What should they have done? Given the choices, I think the one your left with, as much as it might suck probably causes the least inconvenience. Snow happens.
andrew
February 19th, 2007 at 1:13 pm
John,
You make good points. I think the right thing to do, is to declare and enforce a snow emergency to clear the streets of cars and then move the plows through to clear the streets. As much as people would have bitched and moaned either way, the single day inconvenience of having to move my car, would have been a much better fate than the reality that many people are facing where they are UNABLE to move their cars for several days.
And to speak to the bravado about Minnesotans being able to get up over that ridge “without” even noticing it…a couple of things to consider. Unless cars are made with a Minnesota specific ground clearance unlike the standard ground clearance that everyone else gets on their vehicles, or with some sort of hydraulic system, moving up over a 6-8 inch curb of solid ice from a standstill due to four wheels frozen in place, is not an easy task no matter where you are from.
And lastly…we are in Boston here, not Atlanta, so this isn’t just some unprepared jackasses bitching about a little snow.

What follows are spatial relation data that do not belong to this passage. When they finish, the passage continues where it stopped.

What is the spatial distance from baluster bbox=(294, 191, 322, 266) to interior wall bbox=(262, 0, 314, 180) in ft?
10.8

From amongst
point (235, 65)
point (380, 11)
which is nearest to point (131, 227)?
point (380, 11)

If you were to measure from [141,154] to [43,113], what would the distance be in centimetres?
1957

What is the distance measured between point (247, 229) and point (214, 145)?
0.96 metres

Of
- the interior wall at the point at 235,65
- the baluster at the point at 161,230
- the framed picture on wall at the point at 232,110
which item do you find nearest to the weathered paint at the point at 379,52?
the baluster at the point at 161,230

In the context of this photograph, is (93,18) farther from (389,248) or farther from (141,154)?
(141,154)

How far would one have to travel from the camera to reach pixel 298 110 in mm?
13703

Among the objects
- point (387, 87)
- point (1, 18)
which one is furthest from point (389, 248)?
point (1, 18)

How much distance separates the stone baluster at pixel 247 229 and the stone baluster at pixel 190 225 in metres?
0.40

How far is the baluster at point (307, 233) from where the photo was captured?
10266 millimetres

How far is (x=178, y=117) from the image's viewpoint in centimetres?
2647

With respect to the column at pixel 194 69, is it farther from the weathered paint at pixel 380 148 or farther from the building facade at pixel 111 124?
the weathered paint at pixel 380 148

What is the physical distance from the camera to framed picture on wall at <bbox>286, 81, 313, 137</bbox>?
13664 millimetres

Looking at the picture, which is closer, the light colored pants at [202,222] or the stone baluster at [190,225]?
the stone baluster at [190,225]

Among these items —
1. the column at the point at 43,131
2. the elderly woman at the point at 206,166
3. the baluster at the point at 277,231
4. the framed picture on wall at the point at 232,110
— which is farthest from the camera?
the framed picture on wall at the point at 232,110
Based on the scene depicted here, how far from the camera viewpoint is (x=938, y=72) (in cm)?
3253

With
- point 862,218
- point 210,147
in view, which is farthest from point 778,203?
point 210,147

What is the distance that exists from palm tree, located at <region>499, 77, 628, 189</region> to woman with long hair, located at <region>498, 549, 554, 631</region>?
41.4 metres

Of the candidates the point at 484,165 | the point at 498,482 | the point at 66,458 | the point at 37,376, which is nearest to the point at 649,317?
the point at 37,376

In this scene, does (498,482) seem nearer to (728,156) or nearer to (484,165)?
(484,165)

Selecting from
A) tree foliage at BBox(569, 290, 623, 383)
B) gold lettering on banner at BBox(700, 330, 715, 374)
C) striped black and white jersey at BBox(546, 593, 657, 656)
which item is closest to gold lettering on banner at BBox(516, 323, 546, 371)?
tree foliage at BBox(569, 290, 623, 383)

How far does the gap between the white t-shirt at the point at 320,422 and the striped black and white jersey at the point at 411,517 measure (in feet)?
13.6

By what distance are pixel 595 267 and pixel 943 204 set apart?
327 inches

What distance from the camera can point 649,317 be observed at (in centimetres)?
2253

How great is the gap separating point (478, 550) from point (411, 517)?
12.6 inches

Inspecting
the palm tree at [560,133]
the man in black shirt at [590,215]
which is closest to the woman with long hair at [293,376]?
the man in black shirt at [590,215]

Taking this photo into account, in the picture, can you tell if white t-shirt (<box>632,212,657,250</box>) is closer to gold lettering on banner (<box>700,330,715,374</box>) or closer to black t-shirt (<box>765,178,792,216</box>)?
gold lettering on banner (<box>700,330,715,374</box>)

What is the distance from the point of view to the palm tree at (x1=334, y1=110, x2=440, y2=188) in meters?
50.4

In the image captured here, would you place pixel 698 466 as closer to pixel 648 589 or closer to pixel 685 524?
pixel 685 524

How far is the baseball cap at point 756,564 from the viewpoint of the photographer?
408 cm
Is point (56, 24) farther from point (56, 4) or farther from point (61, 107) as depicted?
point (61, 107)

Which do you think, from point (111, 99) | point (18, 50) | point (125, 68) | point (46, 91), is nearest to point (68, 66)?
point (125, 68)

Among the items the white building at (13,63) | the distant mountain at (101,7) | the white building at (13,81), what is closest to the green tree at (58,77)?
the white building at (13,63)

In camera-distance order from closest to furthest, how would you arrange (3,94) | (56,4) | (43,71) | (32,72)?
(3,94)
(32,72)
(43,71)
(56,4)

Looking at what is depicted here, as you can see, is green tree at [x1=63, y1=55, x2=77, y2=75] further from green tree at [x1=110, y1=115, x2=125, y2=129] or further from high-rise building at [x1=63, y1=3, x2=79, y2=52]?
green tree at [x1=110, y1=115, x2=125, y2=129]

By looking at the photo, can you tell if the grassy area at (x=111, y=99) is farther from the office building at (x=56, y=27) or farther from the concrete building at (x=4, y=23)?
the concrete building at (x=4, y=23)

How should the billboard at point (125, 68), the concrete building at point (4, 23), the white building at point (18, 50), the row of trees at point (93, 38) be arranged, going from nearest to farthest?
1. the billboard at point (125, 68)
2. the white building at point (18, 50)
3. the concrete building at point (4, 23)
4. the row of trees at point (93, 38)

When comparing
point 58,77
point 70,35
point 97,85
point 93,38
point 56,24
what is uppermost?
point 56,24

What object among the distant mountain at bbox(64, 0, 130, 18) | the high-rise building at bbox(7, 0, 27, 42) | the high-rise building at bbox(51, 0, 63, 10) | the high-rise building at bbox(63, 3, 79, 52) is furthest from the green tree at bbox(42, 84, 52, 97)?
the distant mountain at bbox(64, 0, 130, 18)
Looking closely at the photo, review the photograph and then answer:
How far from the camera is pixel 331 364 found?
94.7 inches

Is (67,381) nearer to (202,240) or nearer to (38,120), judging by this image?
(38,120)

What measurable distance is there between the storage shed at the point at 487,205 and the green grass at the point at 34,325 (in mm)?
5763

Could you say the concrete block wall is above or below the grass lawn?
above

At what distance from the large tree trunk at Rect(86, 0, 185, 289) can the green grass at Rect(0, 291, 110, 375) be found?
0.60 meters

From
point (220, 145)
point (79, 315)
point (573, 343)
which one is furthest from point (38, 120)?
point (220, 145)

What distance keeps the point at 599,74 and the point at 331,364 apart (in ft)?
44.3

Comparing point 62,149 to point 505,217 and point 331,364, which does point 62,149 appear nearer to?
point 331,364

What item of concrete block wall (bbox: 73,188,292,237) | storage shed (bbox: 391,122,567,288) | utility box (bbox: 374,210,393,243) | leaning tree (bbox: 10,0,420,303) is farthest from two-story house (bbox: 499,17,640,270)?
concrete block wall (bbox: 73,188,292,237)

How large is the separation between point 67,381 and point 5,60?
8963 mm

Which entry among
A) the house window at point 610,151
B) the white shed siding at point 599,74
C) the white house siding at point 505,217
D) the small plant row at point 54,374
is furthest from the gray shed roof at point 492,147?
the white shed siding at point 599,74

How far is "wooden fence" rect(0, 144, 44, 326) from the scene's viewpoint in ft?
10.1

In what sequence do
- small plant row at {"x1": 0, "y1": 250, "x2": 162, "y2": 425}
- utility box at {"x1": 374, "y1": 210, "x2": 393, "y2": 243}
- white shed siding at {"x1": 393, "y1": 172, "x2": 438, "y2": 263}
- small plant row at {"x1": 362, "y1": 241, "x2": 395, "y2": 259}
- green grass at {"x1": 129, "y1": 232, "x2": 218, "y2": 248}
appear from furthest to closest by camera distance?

I have lived here for 28 years and have been through dozens upon dozens of multiple foot snow storms and legitimate Noreasters, and rarely are people stuck in such a way as they are now.
John
February 19th, 2007 at 4:01 pm
>>And lastly…we are in Boston here, not Atlanta, so this isn’t just some unprepared jackasses bitching about a little snow.
punky
February 22nd, 2007 at 11:38 am
be glad you dont still live on lake ave!